The Russian-born Australian boxing star KOSTYA TSZYU, a 2-time world champion, ruled the junior welterweight division (140 pounds) with a sledgehammer straight right for years. Today, over a year since his 11th round TKO loss to England’s pride Ricky Hatton, the shoe-in for the Hall of Fame is still undecided about his future in the ring but, predictably, remains in the crosshairs of the boxing community, so impressive was his domination of top competition between 1998 and 2005. Below we offer an insight into the mind and makings of a legend, as told in Tszyu’s own words.

On the primary ingredient of success: Ability to give it all you have. Complete dedication. That is something you have to nurture and build up.

On birth gifts and what he added to the equation later one: A certain sense of balance. A sense of rhythm perhaps. But, unless you can work like a horse do not expect to succeed. That is what I did – I learned how to work like a horse.

On taking responsibility, in the simplest terms possible: A step to the left and a step to the right produce different results… Every choice has its own consequences.

On spirit and drive: The way I am now, with you and the way I am in public are two completely different individuals. Night and day. However, I would rather not see myself the way I am in the ring too often. In the ring, I have too much aggression.

On complexity of boxing: Boxing is a chess tournament. Not just one match but an entire tournament where every single punch is a calculated move. A good Grandmaster can plan a game three or four moves ahead. And that is how I worked on many aspects of my technique: for instance, you can throw a left in three to five different ways and, of course, one can respond to those three to five different punches in up to ten ways.
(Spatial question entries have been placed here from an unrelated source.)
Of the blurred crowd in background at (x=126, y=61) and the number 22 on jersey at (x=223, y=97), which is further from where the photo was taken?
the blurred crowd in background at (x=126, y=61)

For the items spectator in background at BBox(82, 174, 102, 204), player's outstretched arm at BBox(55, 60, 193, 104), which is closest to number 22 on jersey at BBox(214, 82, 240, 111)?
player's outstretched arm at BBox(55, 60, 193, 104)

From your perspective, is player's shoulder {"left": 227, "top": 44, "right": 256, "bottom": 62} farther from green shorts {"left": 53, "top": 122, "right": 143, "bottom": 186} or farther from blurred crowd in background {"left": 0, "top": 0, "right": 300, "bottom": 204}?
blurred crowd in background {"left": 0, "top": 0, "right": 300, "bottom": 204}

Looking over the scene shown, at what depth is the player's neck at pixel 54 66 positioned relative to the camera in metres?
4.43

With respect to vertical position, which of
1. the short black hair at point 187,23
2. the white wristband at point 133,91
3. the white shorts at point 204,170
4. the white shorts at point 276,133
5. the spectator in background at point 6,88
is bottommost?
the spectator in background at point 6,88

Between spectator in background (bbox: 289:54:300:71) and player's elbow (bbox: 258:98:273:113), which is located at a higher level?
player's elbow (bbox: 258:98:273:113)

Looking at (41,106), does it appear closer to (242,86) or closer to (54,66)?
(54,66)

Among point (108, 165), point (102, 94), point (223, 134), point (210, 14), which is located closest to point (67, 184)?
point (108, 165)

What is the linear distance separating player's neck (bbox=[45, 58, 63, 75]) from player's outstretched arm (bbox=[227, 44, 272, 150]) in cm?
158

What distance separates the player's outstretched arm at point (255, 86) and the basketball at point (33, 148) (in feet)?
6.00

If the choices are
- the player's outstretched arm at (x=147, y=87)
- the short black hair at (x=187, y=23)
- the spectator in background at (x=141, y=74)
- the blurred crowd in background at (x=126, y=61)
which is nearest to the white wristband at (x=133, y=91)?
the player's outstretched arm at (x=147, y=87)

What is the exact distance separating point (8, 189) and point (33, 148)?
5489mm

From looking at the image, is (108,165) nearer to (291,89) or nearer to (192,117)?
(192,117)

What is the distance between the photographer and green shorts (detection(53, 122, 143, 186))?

It just snowballs from there. If you try to calculate the next two or three moves [in a fight] you are dealing with 50-60 combinations. If you visualize them, act them out in advance, things will go smoother in the ring because you will know what to expect.

On improvisation vs. experience and professionalism: The room for improvisation is immense. However, while boxing may be unpredictable one can do very little without experience and professionalism.

On what constitutes professionalism: When everything you do you do with a single, overarching goal in mind. And that literally means everything - when you eat, breathe, grant an interview, have a meeting, anything and everything.

On importance of money: Money equals freedom.

On his next goal: I am trying to change people's lives and do something not for myself but for others. I derive tremendous gratification from that.